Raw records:
---*---
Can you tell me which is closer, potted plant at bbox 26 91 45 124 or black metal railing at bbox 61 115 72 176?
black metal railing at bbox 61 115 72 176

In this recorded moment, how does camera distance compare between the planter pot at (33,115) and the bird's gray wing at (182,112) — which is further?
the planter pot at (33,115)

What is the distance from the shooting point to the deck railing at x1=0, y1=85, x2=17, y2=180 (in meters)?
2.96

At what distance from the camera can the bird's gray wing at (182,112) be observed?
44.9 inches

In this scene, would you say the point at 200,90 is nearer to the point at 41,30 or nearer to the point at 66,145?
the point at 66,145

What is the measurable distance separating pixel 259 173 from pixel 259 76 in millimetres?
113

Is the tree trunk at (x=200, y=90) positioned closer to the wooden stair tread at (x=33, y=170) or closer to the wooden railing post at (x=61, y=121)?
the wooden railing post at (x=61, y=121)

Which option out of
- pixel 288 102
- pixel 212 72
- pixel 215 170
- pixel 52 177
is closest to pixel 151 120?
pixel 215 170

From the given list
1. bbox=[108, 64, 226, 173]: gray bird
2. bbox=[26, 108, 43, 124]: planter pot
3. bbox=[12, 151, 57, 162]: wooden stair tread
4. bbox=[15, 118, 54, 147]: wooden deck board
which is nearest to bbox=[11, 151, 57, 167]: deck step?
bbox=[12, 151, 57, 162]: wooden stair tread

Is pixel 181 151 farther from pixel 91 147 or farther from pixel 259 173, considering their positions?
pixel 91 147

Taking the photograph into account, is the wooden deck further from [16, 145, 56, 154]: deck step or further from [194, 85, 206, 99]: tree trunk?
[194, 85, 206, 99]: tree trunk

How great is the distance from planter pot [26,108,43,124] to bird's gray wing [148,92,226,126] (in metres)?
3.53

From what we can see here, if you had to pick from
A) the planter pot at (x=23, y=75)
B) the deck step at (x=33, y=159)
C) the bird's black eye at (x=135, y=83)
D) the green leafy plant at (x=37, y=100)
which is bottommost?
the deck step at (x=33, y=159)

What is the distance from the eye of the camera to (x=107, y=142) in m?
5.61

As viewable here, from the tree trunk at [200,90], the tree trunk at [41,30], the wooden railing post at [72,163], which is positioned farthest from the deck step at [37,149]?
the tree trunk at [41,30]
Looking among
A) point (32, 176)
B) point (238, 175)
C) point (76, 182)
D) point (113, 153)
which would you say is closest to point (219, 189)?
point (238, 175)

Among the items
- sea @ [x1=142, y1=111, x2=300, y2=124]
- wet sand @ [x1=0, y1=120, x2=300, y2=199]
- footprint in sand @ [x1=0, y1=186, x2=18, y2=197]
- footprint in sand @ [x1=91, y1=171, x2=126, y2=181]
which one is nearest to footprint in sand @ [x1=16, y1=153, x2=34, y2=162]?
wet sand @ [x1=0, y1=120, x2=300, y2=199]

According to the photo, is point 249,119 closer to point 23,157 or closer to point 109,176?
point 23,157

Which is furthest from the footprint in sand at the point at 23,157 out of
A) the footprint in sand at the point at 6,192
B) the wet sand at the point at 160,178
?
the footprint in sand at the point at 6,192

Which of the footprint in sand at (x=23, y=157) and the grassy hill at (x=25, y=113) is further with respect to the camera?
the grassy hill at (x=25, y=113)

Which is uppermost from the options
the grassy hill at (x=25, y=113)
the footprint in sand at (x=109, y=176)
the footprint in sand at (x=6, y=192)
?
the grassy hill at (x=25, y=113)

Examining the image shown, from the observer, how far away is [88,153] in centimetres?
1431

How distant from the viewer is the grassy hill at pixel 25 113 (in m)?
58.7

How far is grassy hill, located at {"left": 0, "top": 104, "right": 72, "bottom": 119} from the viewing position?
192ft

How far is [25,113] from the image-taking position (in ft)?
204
---*---
_WHAT YOU NEED TO DO_
Could you extract all of the records above and reproduce every line unchanged?

_FINAL RESULT_
Can you tell me which is closer, potted plant at bbox 26 91 45 124 or black metal railing at bbox 61 115 72 176?
black metal railing at bbox 61 115 72 176

In this recorded moment, how does camera distance compare between the planter pot at (33,115) and the bird's gray wing at (182,112) — which is further?
the planter pot at (33,115)

What is the distance from the shooting point to the deck railing at x1=0, y1=85, x2=17, y2=180 (in meters)?
2.96

At what distance from the camera can the bird's gray wing at (182,112) be observed?
44.9 inches

In this scene, would you say the point at 200,90 is nearer to the point at 41,30 or nearer to the point at 66,145?
the point at 66,145

What is the measurable distance separating pixel 259 173 from pixel 259 76 in millimetres?
113

Is the tree trunk at (x=200, y=90) positioned closer to the wooden stair tread at (x=33, y=170) or closer to the wooden railing post at (x=61, y=121)?
the wooden railing post at (x=61, y=121)

Which option out of
- pixel 288 102
- pixel 212 72
- pixel 215 170
- pixel 52 177
is closest to pixel 151 120?
pixel 215 170

From the given list
1. bbox=[108, 64, 226, 173]: gray bird
2. bbox=[26, 108, 43, 124]: planter pot
3. bbox=[12, 151, 57, 162]: wooden stair tread
4. bbox=[15, 118, 54, 147]: wooden deck board
which is nearest to bbox=[11, 151, 57, 167]: deck step?
bbox=[12, 151, 57, 162]: wooden stair tread

Is pixel 181 151 farther from pixel 91 147 or farther from pixel 259 173, considering their positions?
pixel 91 147

Taking the photograph into account, is the wooden deck further from [16, 145, 56, 154]: deck step or further from [194, 85, 206, 99]: tree trunk?
[194, 85, 206, 99]: tree trunk

How great is the distance from planter pot [26,108,43,124] to bird's gray wing [148,92,226,126] (in metres)?
3.53

From what we can see here, if you had to pick from
A) the planter pot at (x=23, y=75)
B) the deck step at (x=33, y=159)
C) the bird's black eye at (x=135, y=83)
D) the green leafy plant at (x=37, y=100)
which is bottommost?
the deck step at (x=33, y=159)

What is the distance from the eye of the camera to (x=107, y=142) in m?
5.61

As viewable here, from the tree trunk at [200,90], the tree trunk at [41,30], the wooden railing post at [72,163], which is positioned farthest from the deck step at [37,149]?
the tree trunk at [41,30]
Looking among
A) point (32, 176)
B) point (238, 175)
C) point (76, 182)
D) point (113, 153)
which would you say is closest to point (219, 189)?
point (238, 175)

Among the items
- sea @ [x1=142, y1=111, x2=300, y2=124]
- wet sand @ [x1=0, y1=120, x2=300, y2=199]
- footprint in sand @ [x1=0, y1=186, x2=18, y2=197]
- footprint in sand @ [x1=91, y1=171, x2=126, y2=181]
which one is nearest to footprint in sand @ [x1=16, y1=153, x2=34, y2=162]?
wet sand @ [x1=0, y1=120, x2=300, y2=199]

According to the photo, is point 249,119 closer to point 23,157 or closer to point 109,176?
point 23,157

Which is furthest from the footprint in sand at the point at 23,157 out of
A) the footprint in sand at the point at 6,192
B) the wet sand at the point at 160,178
?
the footprint in sand at the point at 6,192

Which of the footprint in sand at (x=23, y=157) and the grassy hill at (x=25, y=113) is further with respect to the camera?
the grassy hill at (x=25, y=113)

Which is uppermost from the options
the grassy hill at (x=25, y=113)
the footprint in sand at (x=109, y=176)
the footprint in sand at (x=6, y=192)
?
the grassy hill at (x=25, y=113)

Examining the image shown, from the observer, how far away is [88,153] in centimetres?
1431

How distant from the viewer is the grassy hill at pixel 25 113 (in m)?
58.7

How far is grassy hill, located at {"left": 0, "top": 104, "right": 72, "bottom": 119} from the viewing position?
192ft

How far is [25,113] from the image-taking position (in ft)?
204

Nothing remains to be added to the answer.